Strona 2 z 2

Re: Kradzieże

: 22 maja 2008, 23:25
autor: Gibki Staruszek
U mnie to ja psuję miniaka ( podczas prób naprawy) jedno zrobie inne spierdo.... :razz:

Re: Kradzieże

: 26 maja 2008, 20:04
autor: Mayon
w starogardzie gdańskim na rynku stał ładny miniaczek, był bardzo ładny wnętrze w kremowej skórze, ładne nadkola i ładne felgi, ale tak jak zaznaczyłem BYŁ bo dziś się dowiedziałem że banda (przepraszam za słowo) skur....... zdewastowała autko doszczętnie :( pogieli dośc mocno dach, zbili szyby, poskakali po masce i przebili opony, autko zostało zabrane pozostały na rynku tylko szkła, totalny brak słow :( naprawde szkoda autka,

Re: Kradzieże

: 29 maja 2008, 17:49
autor: Wojtello
Hmmm... ja tam przez cztery lata jeżdżenia miniakiem na szczęscie nie doświadczyłem żadnego aktu wandalizmu. Kiedyś tylko przyłapałem jakąś dziewczynkę co skrobała mi jakiś liścik na masce a potem wsadziła za wycieraczkę - na liściuku było "pozdrowienia od Miniaków z Trójmiasta :)" To była Jagoda :D he he

Re: Kradzieże

: 29 maja 2008, 21:58
autor: Gość
właśnie.........dodam, że mnie też bardzo często trafiają się milutkie liściki i pozdrownia za wycieraczką, w autku....np ostanio notorycznie na dachu pojawia mi się napis, "umyj mnie - prosze cię" :)

Re: Kradzieże

: 30 maja 2008, 01:01
autor: Sadam
to ja dostałem całe wypracowanie, właśnie na temat umycia samochodu i tego jaki mam piękny kolor, po kilku godzinach intensywnego myślenia doszedłem, że to była pani doktor u której miałem ćwiczenia :D

Re: Kradzieże

: 30 maja 2008, 14:37
autor: humin
Wojtello pisze:Hmmm... ja tam przez cztery lata jeżdżenia miniakiem na szczęscie nie doświadczyłem żadnego aktu wandalizmu.
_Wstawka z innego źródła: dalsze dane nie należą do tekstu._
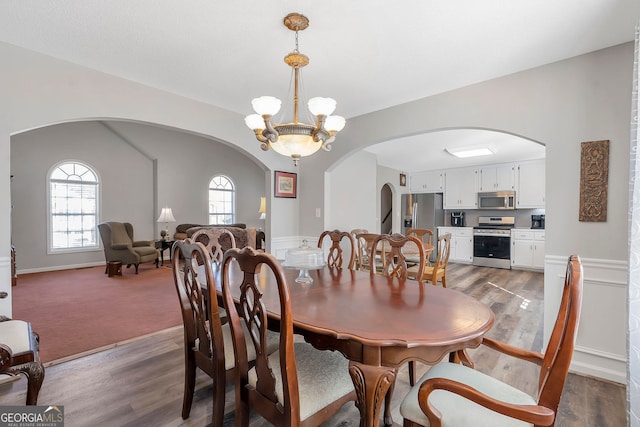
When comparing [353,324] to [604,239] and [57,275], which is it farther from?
[57,275]

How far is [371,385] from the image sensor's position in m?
1.13

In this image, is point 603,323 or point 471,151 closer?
point 603,323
Kiedyś tylko przyłapałem jakąś dziewczynkę co skrobała mi jakiś liścik na masce a potem wsadziła za wycieraczkę - na liściuku było "pozdrowienia od Miniaków z Trójmiasta :)" To była Jagoda :D he he


ano ano :)
i przypadkiem było to na ubiegłorocznym Open'erze ;)

pozdrowienia

Re: Kradzieże

: 30 maja 2008, 15:45
autor: Wojtello
humin pisze:
Wojtello pisze:Hmmm... ja tam przez cztery lata jeżdżenia miniakiem na szczęscie nie doświadczyłem żadnego aktu wandalizmu. Kiedyś tylko przyłapałem jakąś dziewczynkę co skrobała mi jakiś liścik na masce a potem wsadziła za wycieraczkę - na liściuku było "pozdrowienia od Miniaków z Trójmiasta :)" To była Jagoda :D he he


ano ano :)
i przypadkiem było to na ubiegłorocznym Open'erze ;)

pozdrowienia


A to drugi raz mi wtedy taki numer skrobnęła, wcześniej w Krakowie na Kazimierzu :)

Re: Kradzieże

: 18 cze 2008, 13:11
autor: mihhu
średnio to miła perspektywa...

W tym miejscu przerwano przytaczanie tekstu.